Director of Operational Safety, Steve Ainsworth, explains how the regulation of face recognition software will make them more effective.
Mention automatic facial recognition and the words ‘Big Brother’ will often come back at you. Critics of the surveillance state point out the tension between individual privacy and public protection, and that’s part of the debate that we should be having right now. AFR is already in use all over the world, in the public and private sectors. So if the genie won’t go back in the bottle, we’d better learn to control it.
Technology has always set the pace and then watched as legislation catches up. With AFR, the pace of change is so great that we need to get ahead now and define the regulatory approach before it’s out of reach.
Balancing the public’s desire for privacy with their need for police forces to protect them has always been hard. Debates about CCTV, ANPR and stop and search haven’t gone away, even though they’ve proved their worth as public safety tools. So how should we talk about AFR?
I think a lack of regulation is holding us back. What’s the proper threshold for inclusion on a watch list? Should it hold images of those arrested but not charged? Should it keep images of people with spent convictions? Will images of law-abiding citizens stay on a police database? Without giving accurate and consistent answers to these questions, suspicion will grow.

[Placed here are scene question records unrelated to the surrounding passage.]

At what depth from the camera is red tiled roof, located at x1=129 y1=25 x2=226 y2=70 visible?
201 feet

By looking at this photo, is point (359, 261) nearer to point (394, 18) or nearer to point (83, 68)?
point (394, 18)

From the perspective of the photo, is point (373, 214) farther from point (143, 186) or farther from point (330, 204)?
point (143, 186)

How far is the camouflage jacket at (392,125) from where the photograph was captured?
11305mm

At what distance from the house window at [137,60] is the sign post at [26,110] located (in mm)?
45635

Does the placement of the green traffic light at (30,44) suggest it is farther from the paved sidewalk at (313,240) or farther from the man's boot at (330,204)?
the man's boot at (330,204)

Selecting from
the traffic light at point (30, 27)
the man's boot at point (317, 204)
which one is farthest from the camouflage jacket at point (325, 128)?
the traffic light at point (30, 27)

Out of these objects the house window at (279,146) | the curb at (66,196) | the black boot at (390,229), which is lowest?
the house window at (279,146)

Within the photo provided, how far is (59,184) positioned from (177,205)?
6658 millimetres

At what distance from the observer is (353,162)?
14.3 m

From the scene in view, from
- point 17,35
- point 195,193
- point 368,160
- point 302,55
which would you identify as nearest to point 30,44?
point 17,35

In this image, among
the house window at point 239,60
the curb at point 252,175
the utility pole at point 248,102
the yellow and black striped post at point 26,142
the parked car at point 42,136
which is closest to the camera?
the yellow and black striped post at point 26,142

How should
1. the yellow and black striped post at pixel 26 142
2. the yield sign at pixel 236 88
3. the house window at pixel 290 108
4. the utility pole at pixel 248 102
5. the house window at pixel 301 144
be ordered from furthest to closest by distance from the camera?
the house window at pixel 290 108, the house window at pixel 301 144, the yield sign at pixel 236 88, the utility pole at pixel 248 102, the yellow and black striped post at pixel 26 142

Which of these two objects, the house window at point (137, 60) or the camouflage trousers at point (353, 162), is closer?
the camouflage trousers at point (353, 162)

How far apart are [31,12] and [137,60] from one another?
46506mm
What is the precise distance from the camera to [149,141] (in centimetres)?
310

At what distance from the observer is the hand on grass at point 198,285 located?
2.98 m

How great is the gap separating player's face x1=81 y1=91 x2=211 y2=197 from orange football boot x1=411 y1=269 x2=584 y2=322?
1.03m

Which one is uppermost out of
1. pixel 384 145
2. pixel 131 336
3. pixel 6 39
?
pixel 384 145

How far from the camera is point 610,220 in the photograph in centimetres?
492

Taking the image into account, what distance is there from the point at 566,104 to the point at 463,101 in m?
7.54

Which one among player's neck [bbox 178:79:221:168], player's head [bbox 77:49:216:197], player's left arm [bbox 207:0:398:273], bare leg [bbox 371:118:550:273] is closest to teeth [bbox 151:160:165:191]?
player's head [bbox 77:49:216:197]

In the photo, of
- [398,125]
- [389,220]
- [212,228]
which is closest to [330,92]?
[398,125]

In reality, monitoring and tracking happens everywhere we go. Footage captured on CCTV in shops, stations and city centres lasts far longer than the millisecond lifespan of a non-matched image in AFR. However, the long-standing protocols that govern CCTV use make it largely accepted as an important tool.
When it comes to automated facial recognition we need a transparent process and the right privacy tools. For example, blurring the faces around the ‘matched’ face of a person of interest, and ensuring faces that don’t match any on a ‘watch list’ aren’t stored on a police database and immediately deleted.
Bias in AFR remains a concern. The quality of the provided and captured images has improved, but we need a standardised approach to compiling, testing and curating the data sets that train the algorithms.
That’s why we need an ethical approach from the tech companies compiling the control data sets to ensure they are fully representative of gender and ethnicity. A recognised, uniform approach would go a long way to reducing the opportunity for bias.
You’ll often see the need for better accuracy quoted as a reason to pull back. However, this fails to understand how flexibly it’s used. AFR systems are fine-tuned to meet different objectives. A counter-terrorism unit with intelligence on a known individual planning an attack on a specific area will set a very different threshold for what constitues a match to a team looking for a vulnerable person. That’s because the technology isn’t there to outsmart officers; it’s there to help them narrow the field.
The benefits for officers are potentially enormous. AFR can help in pre-planned operations, to support safeguarding or to provide a lead in time-critical situations. In New York, officers identified and arrested a suspect within hours of a major panic after a man entered the rail network with a suspect device.
The Crime and Security Research Institute at Cardiff University has suggested that AFR should be renamed ‘assisted’ facial recognition because the decision to arrest subjects is made by humans, not machines. I have sympathy with that view. Technology didn’t double-check the match or dispatch resources; that was the officers at the NYPD.
The potential to apply AFR to body-worn video could deliver huge benefits to society, helping officers to identify those who wish to cause harm as well as those at risk.
So is it possible to balance civil liberties with AFR? I think so. But we’ll need effective regulation and oversight – and ‘self-policing’ in the interim – to build and sustain public trust.